Ma forse non c'entra niente.
gg


----------



## CarolMamkny

Coccibella said:


> En italiano sería "Aiutati che Dio t'aiuta".
> Grazie!!!
> 
> ¿Qué tal estás hoy? yo "na favola" jeje


 
¡De nada! Por aqui a la orden.

p.d. Estoy triste... perdimos el partido ayer  "'no schifo" (espero que se diga asi!)


----------



## gatogab

CarolMamkny said:


> No soy Gato pero aqui va:
> 
> Mi abuelita lo dice todo el tiempo. Quiere decir que debes rogarle a Dios que las cosas te salgan bien pero que al mismo tiempo tú tienes que hacer algo para que las cosas pasen. Como dicen “Dios ayuda a los que se ayudan”

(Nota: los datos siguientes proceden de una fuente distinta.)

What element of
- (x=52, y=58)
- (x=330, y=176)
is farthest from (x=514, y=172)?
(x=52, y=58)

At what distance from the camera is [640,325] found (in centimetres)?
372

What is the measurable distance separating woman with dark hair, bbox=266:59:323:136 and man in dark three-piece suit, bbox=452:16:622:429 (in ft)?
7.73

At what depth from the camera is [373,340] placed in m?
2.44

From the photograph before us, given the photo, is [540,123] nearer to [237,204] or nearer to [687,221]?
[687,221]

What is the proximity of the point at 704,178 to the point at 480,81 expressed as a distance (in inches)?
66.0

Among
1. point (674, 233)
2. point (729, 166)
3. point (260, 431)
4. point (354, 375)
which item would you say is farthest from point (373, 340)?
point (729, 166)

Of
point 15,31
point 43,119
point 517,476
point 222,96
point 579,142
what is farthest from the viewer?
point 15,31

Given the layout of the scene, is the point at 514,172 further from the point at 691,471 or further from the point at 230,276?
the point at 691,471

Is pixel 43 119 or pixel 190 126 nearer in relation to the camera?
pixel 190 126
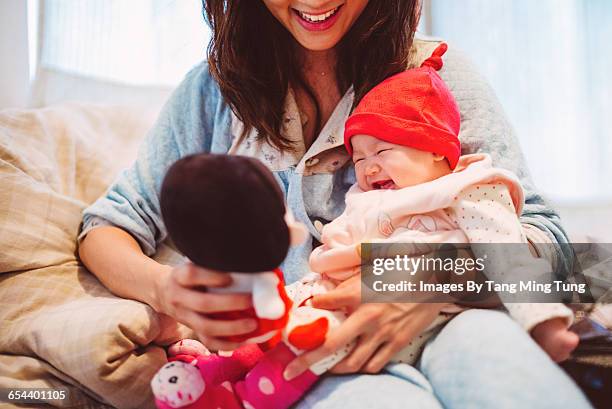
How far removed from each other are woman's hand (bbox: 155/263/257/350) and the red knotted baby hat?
11.1 inches

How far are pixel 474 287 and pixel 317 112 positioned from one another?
0.41m

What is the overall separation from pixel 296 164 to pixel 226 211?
0.37m

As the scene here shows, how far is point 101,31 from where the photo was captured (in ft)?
4.85

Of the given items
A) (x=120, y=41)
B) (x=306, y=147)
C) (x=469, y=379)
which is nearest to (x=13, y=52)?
(x=120, y=41)

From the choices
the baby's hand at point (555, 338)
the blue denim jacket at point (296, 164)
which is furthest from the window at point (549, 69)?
the baby's hand at point (555, 338)

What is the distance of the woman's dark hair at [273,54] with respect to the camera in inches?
33.7

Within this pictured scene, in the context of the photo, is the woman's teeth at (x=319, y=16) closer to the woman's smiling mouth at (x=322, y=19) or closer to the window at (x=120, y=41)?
the woman's smiling mouth at (x=322, y=19)

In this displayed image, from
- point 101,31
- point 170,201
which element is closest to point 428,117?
point 170,201

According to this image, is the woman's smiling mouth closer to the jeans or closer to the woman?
the woman

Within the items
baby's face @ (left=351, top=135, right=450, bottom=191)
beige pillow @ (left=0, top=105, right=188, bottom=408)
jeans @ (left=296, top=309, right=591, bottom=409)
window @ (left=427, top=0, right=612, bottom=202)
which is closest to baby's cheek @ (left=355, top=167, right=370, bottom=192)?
baby's face @ (left=351, top=135, right=450, bottom=191)

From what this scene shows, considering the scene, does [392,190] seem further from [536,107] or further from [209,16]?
[536,107]

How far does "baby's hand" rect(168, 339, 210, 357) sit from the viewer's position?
75 centimetres

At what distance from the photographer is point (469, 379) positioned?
55cm

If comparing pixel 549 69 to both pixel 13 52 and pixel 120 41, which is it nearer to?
pixel 120 41
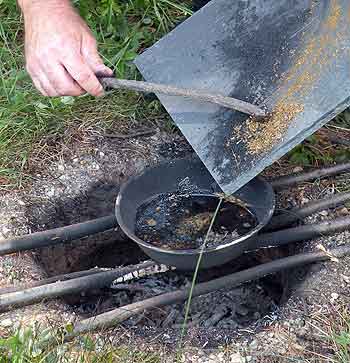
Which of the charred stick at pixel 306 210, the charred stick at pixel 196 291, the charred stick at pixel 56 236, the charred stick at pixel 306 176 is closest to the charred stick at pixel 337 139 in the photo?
the charred stick at pixel 306 176

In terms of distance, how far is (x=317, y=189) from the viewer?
2.60 m

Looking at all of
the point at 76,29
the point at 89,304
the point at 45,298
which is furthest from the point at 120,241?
the point at 76,29

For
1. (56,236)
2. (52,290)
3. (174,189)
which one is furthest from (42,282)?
(174,189)

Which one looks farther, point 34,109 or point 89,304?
point 34,109

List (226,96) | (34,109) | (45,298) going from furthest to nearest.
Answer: (34,109) → (226,96) → (45,298)

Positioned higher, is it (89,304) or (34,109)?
(34,109)

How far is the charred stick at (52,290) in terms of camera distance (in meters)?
2.19

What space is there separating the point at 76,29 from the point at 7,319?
31.1 inches

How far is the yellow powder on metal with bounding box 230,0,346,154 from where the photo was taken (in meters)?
2.30

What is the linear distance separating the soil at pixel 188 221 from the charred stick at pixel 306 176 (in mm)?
174

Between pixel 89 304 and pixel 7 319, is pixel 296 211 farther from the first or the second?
pixel 7 319

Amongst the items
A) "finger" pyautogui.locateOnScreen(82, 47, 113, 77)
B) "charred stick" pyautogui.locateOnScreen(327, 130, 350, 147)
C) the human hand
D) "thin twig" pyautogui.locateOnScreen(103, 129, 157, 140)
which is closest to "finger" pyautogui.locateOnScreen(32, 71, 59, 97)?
the human hand

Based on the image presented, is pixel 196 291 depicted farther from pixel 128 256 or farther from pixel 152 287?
pixel 128 256

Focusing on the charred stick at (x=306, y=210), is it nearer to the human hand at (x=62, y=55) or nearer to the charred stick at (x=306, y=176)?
the charred stick at (x=306, y=176)
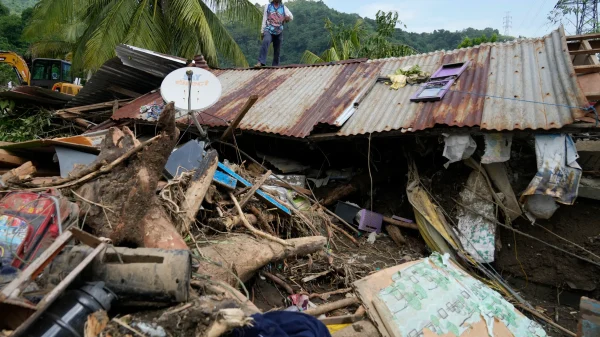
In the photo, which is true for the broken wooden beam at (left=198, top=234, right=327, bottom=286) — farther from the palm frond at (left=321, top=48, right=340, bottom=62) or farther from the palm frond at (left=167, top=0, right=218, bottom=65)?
the palm frond at (left=321, top=48, right=340, bottom=62)

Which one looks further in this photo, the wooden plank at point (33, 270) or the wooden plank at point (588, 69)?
the wooden plank at point (588, 69)

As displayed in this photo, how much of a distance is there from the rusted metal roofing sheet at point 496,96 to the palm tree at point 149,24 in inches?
278

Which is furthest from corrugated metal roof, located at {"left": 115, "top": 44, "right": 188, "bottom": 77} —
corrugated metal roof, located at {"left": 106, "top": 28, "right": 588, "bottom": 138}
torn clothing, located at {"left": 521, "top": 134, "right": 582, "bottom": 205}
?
torn clothing, located at {"left": 521, "top": 134, "right": 582, "bottom": 205}

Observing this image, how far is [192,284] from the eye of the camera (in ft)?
8.50

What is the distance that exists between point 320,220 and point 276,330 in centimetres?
346

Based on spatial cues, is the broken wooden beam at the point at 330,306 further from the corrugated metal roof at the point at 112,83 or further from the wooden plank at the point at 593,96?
the corrugated metal roof at the point at 112,83

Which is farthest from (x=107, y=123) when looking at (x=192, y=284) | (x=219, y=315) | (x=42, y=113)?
(x=219, y=315)

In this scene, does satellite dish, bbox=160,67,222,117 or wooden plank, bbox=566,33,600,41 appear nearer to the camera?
satellite dish, bbox=160,67,222,117

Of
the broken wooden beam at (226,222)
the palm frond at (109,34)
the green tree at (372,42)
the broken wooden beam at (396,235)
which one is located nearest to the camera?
the broken wooden beam at (226,222)

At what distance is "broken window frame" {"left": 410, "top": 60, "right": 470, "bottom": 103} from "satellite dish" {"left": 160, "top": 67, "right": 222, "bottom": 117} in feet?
10.7

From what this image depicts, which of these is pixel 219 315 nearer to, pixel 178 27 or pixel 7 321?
pixel 7 321

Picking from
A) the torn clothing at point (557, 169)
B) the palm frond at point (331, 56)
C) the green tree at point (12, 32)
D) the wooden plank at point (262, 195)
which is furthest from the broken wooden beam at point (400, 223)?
the green tree at point (12, 32)

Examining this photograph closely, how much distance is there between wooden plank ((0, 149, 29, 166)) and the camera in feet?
14.3

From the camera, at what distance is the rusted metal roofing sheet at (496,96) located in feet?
16.1
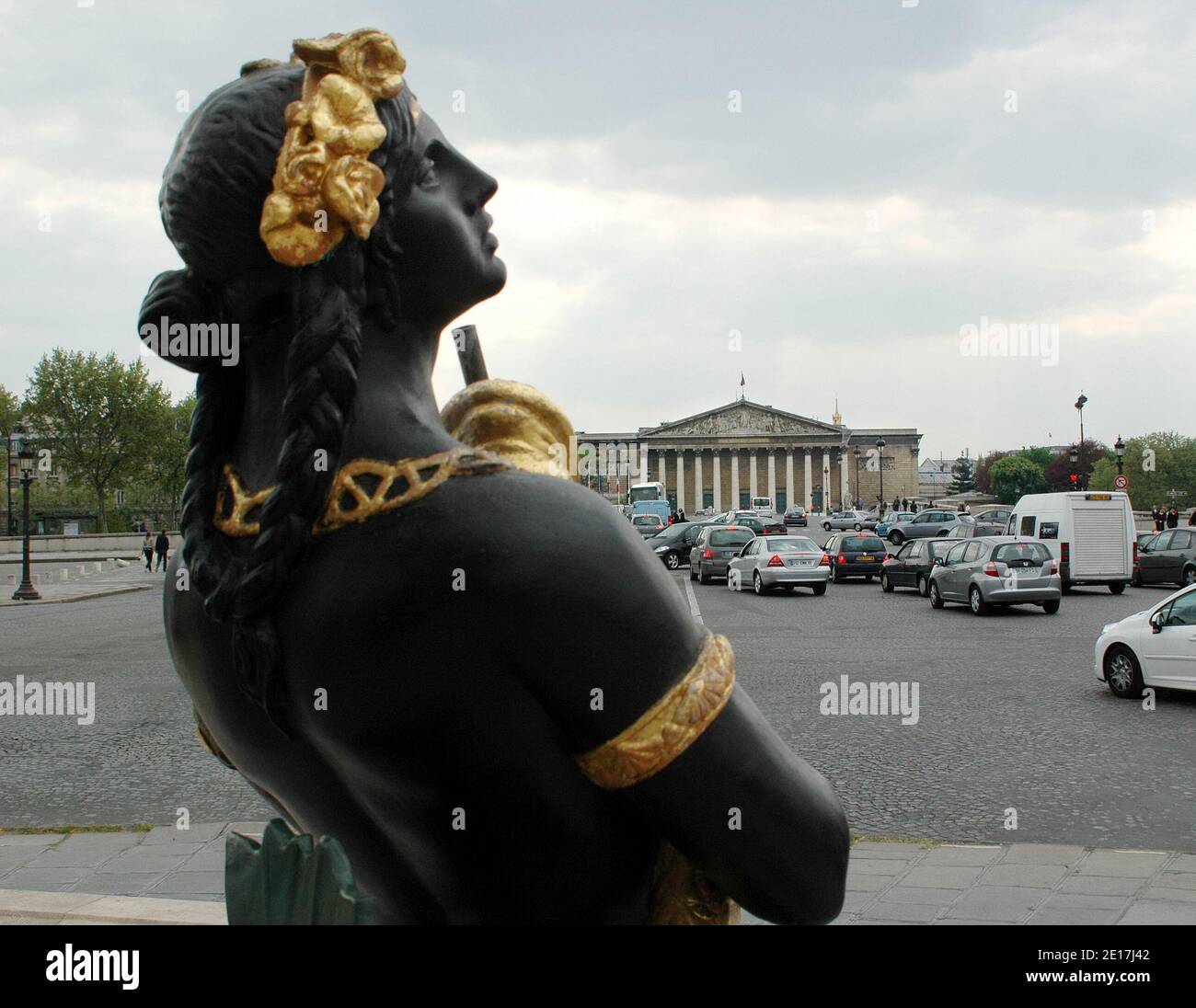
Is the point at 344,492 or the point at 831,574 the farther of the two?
the point at 831,574

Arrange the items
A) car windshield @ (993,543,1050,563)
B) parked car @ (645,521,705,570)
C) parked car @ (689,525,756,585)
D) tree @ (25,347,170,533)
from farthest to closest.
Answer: tree @ (25,347,170,533), parked car @ (645,521,705,570), parked car @ (689,525,756,585), car windshield @ (993,543,1050,563)

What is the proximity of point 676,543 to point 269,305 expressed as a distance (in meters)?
35.7

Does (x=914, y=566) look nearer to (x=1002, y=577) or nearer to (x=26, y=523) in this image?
(x=1002, y=577)

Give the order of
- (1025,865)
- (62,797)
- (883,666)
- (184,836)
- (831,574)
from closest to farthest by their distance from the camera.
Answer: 1. (1025,865)
2. (184,836)
3. (62,797)
4. (883,666)
5. (831,574)

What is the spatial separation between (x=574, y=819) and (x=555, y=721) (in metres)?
0.12

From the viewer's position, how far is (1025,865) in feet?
18.7

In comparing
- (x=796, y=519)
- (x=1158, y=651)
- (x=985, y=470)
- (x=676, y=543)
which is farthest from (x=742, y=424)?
(x=1158, y=651)

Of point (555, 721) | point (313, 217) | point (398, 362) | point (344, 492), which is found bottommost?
point (555, 721)

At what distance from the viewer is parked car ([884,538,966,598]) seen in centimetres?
2562

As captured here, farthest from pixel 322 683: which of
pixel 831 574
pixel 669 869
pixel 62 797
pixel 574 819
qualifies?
pixel 831 574

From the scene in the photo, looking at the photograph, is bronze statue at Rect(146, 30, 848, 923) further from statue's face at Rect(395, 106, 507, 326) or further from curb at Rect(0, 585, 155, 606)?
curb at Rect(0, 585, 155, 606)

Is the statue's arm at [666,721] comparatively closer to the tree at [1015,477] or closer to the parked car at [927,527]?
the parked car at [927,527]

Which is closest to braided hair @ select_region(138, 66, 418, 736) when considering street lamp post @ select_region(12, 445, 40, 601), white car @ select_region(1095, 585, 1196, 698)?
white car @ select_region(1095, 585, 1196, 698)
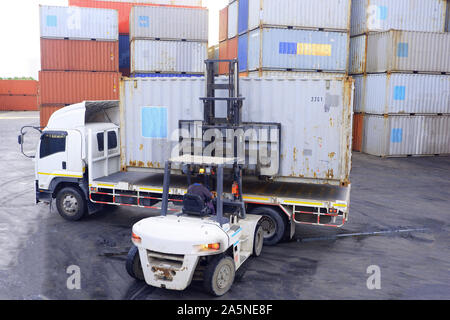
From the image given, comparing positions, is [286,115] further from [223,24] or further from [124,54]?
[124,54]

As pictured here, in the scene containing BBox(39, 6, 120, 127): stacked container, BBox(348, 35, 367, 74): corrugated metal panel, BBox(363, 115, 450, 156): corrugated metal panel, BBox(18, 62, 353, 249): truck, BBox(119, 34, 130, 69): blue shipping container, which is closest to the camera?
BBox(18, 62, 353, 249): truck

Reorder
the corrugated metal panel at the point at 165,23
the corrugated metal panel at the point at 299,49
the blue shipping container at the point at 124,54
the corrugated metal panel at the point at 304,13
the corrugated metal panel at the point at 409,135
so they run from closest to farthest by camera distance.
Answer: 1. the corrugated metal panel at the point at 304,13
2. the corrugated metal panel at the point at 299,49
3. the corrugated metal panel at the point at 409,135
4. the corrugated metal panel at the point at 165,23
5. the blue shipping container at the point at 124,54

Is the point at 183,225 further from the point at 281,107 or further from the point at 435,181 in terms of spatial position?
the point at 435,181

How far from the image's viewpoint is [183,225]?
698 cm

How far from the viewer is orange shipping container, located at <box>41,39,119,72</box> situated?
2588 centimetres

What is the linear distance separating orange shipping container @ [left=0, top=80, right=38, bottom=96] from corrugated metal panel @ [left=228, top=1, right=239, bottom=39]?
124 feet

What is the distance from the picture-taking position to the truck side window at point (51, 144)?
1103cm

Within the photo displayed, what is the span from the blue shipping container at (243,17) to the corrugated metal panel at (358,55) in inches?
261

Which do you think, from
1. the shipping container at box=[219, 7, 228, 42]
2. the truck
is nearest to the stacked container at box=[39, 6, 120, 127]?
the shipping container at box=[219, 7, 228, 42]

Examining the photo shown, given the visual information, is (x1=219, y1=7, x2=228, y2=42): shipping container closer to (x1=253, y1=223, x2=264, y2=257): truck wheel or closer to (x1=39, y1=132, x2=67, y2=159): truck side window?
(x1=39, y1=132, x2=67, y2=159): truck side window

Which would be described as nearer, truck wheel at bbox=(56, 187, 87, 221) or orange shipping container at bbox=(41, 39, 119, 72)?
truck wheel at bbox=(56, 187, 87, 221)

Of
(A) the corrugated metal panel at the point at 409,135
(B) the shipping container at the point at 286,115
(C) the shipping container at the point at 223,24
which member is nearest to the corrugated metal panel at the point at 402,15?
(A) the corrugated metal panel at the point at 409,135

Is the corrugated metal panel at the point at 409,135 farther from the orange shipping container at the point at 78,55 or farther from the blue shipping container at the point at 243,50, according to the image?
the orange shipping container at the point at 78,55

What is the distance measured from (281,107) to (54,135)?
5734 mm
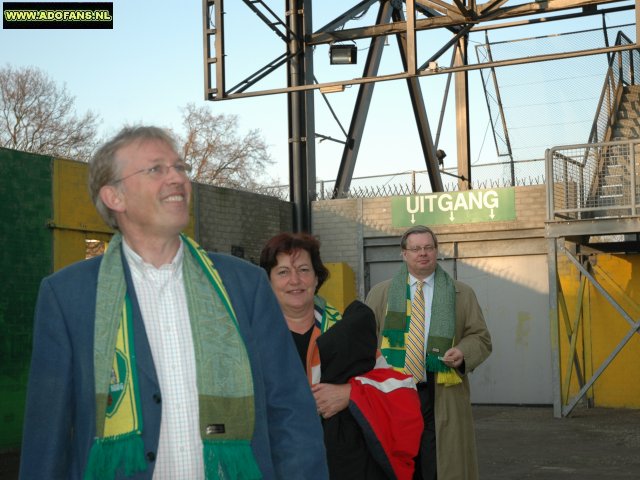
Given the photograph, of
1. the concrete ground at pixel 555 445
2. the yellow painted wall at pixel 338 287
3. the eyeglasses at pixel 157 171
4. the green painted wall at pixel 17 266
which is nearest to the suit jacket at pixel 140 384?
the eyeglasses at pixel 157 171

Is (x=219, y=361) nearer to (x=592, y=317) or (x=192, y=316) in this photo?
(x=192, y=316)

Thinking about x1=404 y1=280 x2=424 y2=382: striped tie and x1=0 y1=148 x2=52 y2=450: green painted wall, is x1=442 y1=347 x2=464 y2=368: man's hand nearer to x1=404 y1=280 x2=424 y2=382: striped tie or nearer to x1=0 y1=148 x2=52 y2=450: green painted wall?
x1=404 y1=280 x2=424 y2=382: striped tie

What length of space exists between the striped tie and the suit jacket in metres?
3.92

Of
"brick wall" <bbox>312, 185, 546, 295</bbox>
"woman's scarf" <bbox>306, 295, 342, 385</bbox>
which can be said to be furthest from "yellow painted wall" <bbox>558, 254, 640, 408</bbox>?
"woman's scarf" <bbox>306, 295, 342, 385</bbox>

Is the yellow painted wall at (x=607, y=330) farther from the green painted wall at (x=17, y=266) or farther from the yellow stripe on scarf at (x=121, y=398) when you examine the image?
the yellow stripe on scarf at (x=121, y=398)

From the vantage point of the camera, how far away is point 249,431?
2885 millimetres

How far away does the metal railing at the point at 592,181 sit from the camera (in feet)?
51.5

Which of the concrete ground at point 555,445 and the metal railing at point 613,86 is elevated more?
the metal railing at point 613,86

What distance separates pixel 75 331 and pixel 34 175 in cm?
1158

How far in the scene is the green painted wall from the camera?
13430 millimetres

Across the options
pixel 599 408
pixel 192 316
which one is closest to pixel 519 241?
pixel 599 408

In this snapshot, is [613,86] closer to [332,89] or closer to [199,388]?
[332,89]

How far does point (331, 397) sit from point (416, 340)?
2.63 m

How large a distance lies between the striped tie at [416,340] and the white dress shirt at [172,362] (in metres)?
4.04
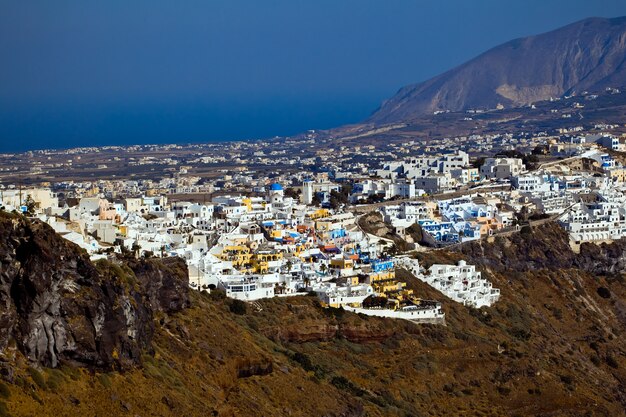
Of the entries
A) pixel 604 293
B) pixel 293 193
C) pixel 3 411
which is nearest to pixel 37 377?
pixel 3 411

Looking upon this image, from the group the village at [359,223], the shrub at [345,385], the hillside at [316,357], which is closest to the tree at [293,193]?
the village at [359,223]

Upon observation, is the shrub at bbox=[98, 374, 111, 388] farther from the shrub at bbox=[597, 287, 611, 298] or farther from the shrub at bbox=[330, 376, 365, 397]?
the shrub at bbox=[597, 287, 611, 298]

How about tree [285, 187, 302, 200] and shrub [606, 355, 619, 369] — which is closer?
shrub [606, 355, 619, 369]

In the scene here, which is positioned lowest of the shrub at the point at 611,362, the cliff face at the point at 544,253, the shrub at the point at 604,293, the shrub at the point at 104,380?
the shrub at the point at 611,362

Carol, yo como gato te pregunto:e il *mazo dando*, cosa c'entra?
Cariños.
gatogab


----------



## Coccibella

Scusa Silvia, non avevo visto la tua risposta!
Carol, está bien, sólo es "no schifo", es masculino... ah a mi no me gusta el futbol...


----------



## CarolMamkny

gatogab said:


> Carol, yo como gato te pregunto:e il *mazo dando*, cosa c'entra?
> Cariños.
> gatogab


 
Mira este link (es el No. 5)

http://www.proverbia.net/boletines/027-un-ser-que-piensa-george-sand-poderoso-caballero.asp#cinco


----------



## gatogab

CarolMamkny said:


> Mira este link (es el No. 5)
> 
> http://www.proverbia.net/boletines/027-un-ser-que-piensa-george-sand-poderoso-caballero.asp#cinco


 
Perfetto!!!
Grazie mille, Carol
A buon rendere.
gg


----------



## Silvia10975

Cito il testo perché in un futuro risulti chiaro anche a chi legge il thread:


_El sevillano Juan de Mal Lara, en su Philosophia vulgar (obra de 1568), explica el significado y el origen de este refrán en la forma siguiente:_
_«Obliga la razón (a que) cuando hubiéremos de hacer algo, pongamos luego delante la memoria del Señor, a quien debemos de pedir, y tras de esto la diligencia, no esperando milagros nuevos, ni quedándonos en una pereza inútil, con esperar la mano de Dios sin poner algo de nuestra parte, pensemos que se nos ha de venir hecho todo»..._

©2001-2008 Vicent      Jordà, con el soporte de Novixar

Ergo, aiutati che Dio t'aiuta


----------



## gatogab

s10975 said:


> Cito il testo perché in un futuro risulti chiaro anche a chi legge il thread:
> 
> 
> _El sevillano Juan de Mal Lara, en su Philosophia vulgar (obra de 1568), explica el significado y el origen de este refrán en la forma siguiente:_
> _«Obliga la razón (a que) cuando hubiéremos de hacer algo, pongamos luego delante la memoria del Señor, a quien debemos de pedir, y tras de esto la diligencia, no esperando milagros nuevos, ni quedándonos en una pereza inútil, con esperar la mano de Dios sin poner algo de nuestra parte, pensemos que se nos ha de venir hecho todo»..._
> 
> ©2001-2008 Vicent Jordà, con el soporte de Novixar
> 
> Ergo, aiutati che Dio t'aiuta


Grazie anche a te, Silvia.
gg


----------